Exercise:  find the sum of the numbers 1 through 100 using the formula for the sum of an arithmetic series.  _______

Determining the gap length.

Indian classical music structure usually conforms to the rule

Every pattern starts and ends on the first beat of the measure.
The first thing to notice is that the pattern A has to end on a drumhit.  So A: dzddd is fine, but A: dzdzz won't work, because it ends on a rest.

In my composition, the pattern A had duration 4 and the gap length had duration 3.  So the total length of the pattern

A z3 AA z3 AAA z3 AAAA
was 4x10 + 3x3 = 49.  Notice that 49 = 48 + 1 = 4x12 + 1, so the pattern is equivalent to 4 measures plus one extra beat, which is the first note of the fifth measure.   Notice also that 49 = 1 (mod 12)!

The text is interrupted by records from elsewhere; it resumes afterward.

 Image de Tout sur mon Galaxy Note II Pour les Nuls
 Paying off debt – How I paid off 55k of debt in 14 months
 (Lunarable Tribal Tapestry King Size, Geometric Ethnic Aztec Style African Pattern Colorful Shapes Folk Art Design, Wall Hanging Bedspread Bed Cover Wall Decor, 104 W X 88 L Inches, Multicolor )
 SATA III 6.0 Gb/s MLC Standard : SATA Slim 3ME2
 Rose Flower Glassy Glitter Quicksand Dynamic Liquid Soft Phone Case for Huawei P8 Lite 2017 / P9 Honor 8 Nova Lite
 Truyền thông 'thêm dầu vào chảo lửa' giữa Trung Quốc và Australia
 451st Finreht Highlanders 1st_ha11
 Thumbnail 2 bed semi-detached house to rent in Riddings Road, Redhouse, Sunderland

In order to make this work in general for the arithmetic series  A zg AA zg AAA zg AAAA, we need to determine the gap length, g.  First, write down the number of beats in your time signature ____, which I'll call m.  My composition had 12 beats per measure, so m=12.  Then write down the duration of your pattern A _______, which I'll call a.  The gap g must be chosen so that the total duration of the arithmetic series is some number of measures plus one more beat.  That is

10a + 3g = 1  (mod m).   This is an arithmetic series gap formula.
For example, if my pattern A has duration a=5 and my time signature is m=7 beats per measure, then I look for solutions to the equation
10x5 + 3g = 1 (mod 7)
50   + 3g = 1 (mod 7)
1    + 3g = 1 (mod 7)  because 50 = 1 (mod 7)
Now I look for value of g that make the equation true.  There are either going to be multiple solutions or no solution.  In this case, g=7 works, but g=14 would also work (in fact, g can be any number divisible by 7).  If your equation has no solution, then you will have to change your pattern A so it has a different duration, or use a different arithmetic series (for example A zg AA zg AAA zg AAAA zg AAAAA).  Note that if you use a different maximum number of A's, the formula will change--in this case, to
15a + 4g = 1 (mod m)
Exercise.  Solve the equation 10a + 3g = 1  (mod m) using your values for a and m.